18.3570 · Motion · 2018-06-14
Département de justice et police
Liquidé
Wortlaut
Le Conseil fédéral est chargé de proposer un système pour réguler l'emploi des microtransactions avec de l'argent réel dans les jeux vidéos, quelle que soit la plateforme. En particulier, le Conseil fédéral est chargé de déterminer quels types de microtransactions sont apparentées à des jeux d'argent et doivent être régulées comme telles, et de garantir la protection des joueurs, en particulier mineurs.
Les pratiques posant le plus de problèmes et devant faire appel à régulation sont :
1. les microtransactions avec de l'argent réel donnant un avantage aux joueurs, mais où la récompense est aléatoire ;
2. les systèmes de microtransactions particulièrement conçus pour générer de l'addiction chez les joueurs ;
3. les microtransactions ciblant en particulier les mineurs.
Begründung
De nombreux jeux vidéos pour appareils mobiles, consoles de jeux ou sur PC comportent, parfois au delà d'un prix d'achat élevé, un système de microtransaction. Dans des modèles "free to play", ce système peut être le seul moyen de rentabiliser le jeu, mais dans d'autres cas, il s'agit de sources de recettes supplémentaires.
Ces microtransactions permettent aux joueurs qui dépensent de l'argent réel, d'obtenir des avantages dans le jeu. Certains modèles posent plus de problèmes que d'autres de point de vue de l'addiction aux jeux d'argent. Dans de nombreux cas des systèmes de "lootbox" ont été introduits. Dans ce type de transaction, les joueurs paient un montant, souvent élevé, pour une récompense aléatoire. Dans certains cas, ces récompenses aléatoires ont un impact sur la qualité de l'expérience de jeu des joueurs ou leur donne des avantages par rapport à d'autres joueurs. Cela peut entrainer des addictions, y compris et en particulier de personnes mineures, qui dépensent des sommes considérables dans le but d'obtenir l'objet, virtuel, de leurs rêves.
Certaines pratiques s'apparentent à des jeux d'argent, et des pays se sont déjà lancé dans une voie visant à protéger les joueurs, particulièrement mineurs, des risques causés.
Antrag des Bundesrates
Le Conseil fédéral propose de rejeter la motion.

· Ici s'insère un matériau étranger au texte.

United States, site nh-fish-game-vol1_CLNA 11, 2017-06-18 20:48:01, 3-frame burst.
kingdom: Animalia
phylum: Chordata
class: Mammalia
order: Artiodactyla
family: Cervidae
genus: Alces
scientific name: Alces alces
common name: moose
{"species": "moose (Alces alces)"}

Stellungnahme des Bundesrates
Les microtransactions dans le cadre de jeux sont un phénomène qui existe déjà depuis quelques années, mais qui a connu dernièrement un développement fulgurant dans le domaine des jeux vidéos. Les jeunes sont spécialement exposés à ces pratiques et aux risques d'addiction et d'endettement qui en découlent. Ce phénomène est sous la loupe des autorités de surveillance des jeux d'argent, tant en Suisse qu'à l'étranger.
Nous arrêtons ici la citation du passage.